=== Work to complete ===
a) In the film reviews, which character does Cary Grant play in North by Northwest?
b) Using the film reviews, explain why the reviewer doubts that Paradise Lost will do much for the Brazilian tourist board.

=== Supplied text ===
────────────────────────────────────────

The film’s ‘message’ was a bit skewed too – a strange mixture of sick liberal self-guilt and distrust of foreigners in poor countries. Hell, Tony Blair, George Bush and Australian PM John Howard are heartless exploitative bastards so sure maybe Amy deserved to have her organs cut from her living body. In Zamora’s words, “I'd take the hearts and even the skin from their lily-white asses if I could... but they don't travel well.” Yes, Amy came from a White English-speaking nation that exploits Brazil and other developing countries. It’s a bit rough on Amy to become in effect the sacrificial lamb for the Western world, but there you go, what do you expect flaunting your wealth and privilege travelling throughout South America while being White, Western, blonde and beautiful? Such provocation!
On the other hand, I can’t see Paradise Lost doing much for the Brazilian tourist board. Bus drivers are reckless to the point of suicidal or homicidal. Those seemingly friendly locals you dance the night away with are just lulling the unwary Gringos into a false sense of security before robbing them of their valuables and luring them into the hands of ruthless organ-harvesters.



North by Northwest


Alfred Hitchcock’s

North by Northwest

Certificate: PG Running time 131 minutes

Alfred Hitchcock, the master of suspense rarely made a dull film. One of the constant themes of his films was the reaction of ordinary people who fall victim to threatening circumstances. We see this in The Birds, The Man who Knew too much, Rear Window, Foreign Correspondent and most notably in this exciting comedy thriller, North by Northwest.

Roger Thornhill (Cary Grant) is the victim of mistaken identity. He’s really a shallow advertising executive under his mother’s thumb but he finds himself accosted by a group of burly thugs. They drive him to a magnificent mansion to meet the urbane Lester Townsend (James Mason at his oiliest) a foreign spy who believes him to be an FBI agent called George Kaplan.

────────────────────────────────────────

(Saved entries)
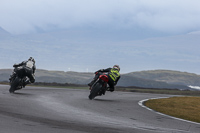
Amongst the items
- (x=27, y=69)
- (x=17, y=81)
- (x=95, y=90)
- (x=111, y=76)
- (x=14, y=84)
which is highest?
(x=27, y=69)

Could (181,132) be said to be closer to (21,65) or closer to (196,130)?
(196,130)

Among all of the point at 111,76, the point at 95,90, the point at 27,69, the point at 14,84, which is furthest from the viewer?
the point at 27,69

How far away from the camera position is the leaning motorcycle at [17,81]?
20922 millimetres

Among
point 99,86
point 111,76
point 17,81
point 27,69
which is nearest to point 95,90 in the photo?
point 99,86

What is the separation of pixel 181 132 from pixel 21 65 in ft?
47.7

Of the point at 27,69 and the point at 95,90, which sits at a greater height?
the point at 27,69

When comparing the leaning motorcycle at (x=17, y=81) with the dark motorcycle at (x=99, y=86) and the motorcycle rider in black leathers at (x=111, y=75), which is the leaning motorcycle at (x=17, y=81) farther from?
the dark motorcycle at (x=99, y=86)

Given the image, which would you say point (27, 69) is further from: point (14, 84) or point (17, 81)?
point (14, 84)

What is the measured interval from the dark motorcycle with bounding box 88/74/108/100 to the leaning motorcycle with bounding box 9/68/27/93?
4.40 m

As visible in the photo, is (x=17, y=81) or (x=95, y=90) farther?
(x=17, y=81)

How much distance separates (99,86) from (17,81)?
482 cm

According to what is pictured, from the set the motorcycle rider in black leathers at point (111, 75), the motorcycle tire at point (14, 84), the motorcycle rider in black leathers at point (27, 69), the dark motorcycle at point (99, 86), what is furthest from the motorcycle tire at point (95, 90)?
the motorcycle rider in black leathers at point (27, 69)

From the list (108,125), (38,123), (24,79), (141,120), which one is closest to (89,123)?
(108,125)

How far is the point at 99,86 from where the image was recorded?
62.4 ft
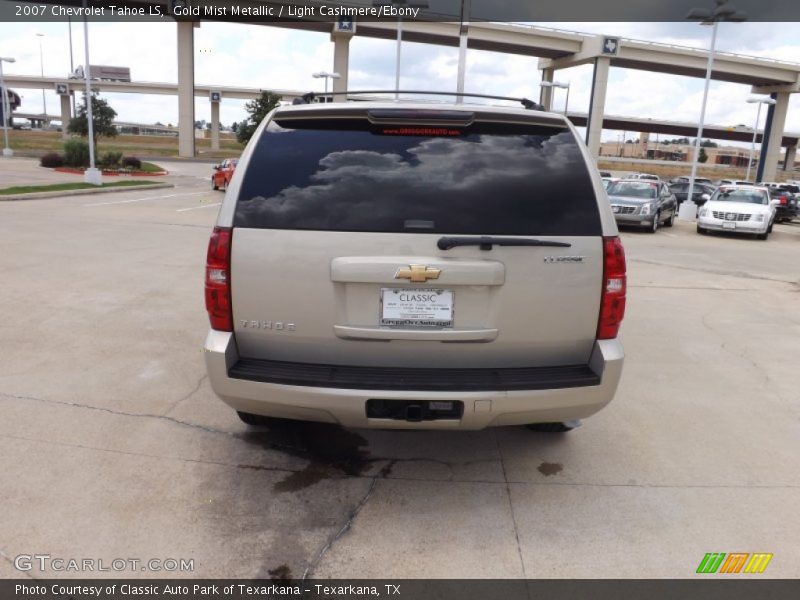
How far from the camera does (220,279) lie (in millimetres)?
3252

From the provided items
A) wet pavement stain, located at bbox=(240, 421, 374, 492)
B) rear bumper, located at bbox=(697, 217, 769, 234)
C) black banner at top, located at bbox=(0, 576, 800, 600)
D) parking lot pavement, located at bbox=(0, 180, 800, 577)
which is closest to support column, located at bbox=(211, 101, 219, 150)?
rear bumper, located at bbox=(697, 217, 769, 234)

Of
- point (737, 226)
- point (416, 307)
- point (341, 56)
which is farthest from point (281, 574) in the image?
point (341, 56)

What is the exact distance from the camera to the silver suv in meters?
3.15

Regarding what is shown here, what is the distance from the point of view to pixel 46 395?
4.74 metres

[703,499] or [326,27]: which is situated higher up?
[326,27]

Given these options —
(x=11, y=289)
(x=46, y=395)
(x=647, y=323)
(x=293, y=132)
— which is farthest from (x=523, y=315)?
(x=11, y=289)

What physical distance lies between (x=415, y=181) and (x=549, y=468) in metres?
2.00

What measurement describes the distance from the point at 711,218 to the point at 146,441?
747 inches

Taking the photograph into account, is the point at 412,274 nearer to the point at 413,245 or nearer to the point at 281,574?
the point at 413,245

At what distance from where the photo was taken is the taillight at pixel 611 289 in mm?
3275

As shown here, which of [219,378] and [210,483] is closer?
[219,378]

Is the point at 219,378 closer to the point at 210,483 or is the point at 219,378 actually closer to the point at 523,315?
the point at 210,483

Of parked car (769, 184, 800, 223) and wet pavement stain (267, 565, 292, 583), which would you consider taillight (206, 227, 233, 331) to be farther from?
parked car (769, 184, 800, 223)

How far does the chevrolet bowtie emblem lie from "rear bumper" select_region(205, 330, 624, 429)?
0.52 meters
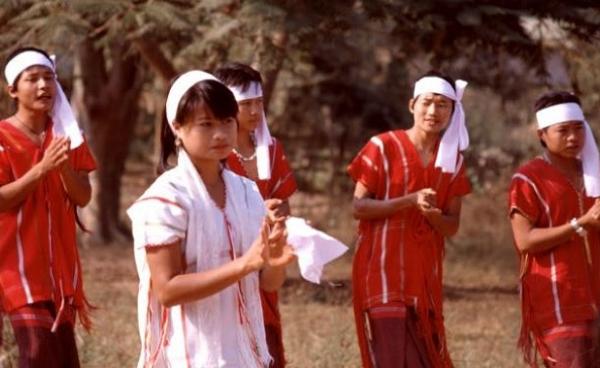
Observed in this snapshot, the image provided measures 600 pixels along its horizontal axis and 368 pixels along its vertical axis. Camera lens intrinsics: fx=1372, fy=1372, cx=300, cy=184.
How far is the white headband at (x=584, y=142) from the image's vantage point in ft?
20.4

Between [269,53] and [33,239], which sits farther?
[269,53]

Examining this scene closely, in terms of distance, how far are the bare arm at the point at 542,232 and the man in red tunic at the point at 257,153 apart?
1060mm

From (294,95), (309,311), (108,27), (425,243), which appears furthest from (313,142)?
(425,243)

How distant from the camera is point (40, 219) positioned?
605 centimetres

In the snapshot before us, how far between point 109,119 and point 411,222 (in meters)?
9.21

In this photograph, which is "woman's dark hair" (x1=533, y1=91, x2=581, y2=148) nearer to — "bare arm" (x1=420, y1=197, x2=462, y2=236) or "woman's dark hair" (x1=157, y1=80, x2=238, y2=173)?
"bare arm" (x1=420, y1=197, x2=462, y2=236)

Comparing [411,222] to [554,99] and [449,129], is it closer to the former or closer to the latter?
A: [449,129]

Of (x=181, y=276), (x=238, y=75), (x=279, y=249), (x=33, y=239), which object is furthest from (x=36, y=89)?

────────────────────────────────────────

=== Responses ===
a) Cary Grant plays Roger Thornhill.

b) The film shows Brazilian bus drivers as reckless to the point of being suicidal or homicidal. It also shows seemingly friendly locals lulling unwary Gringos into a false sense of security, then robbing them and luring them into the hands of ruthless organ-harvesters.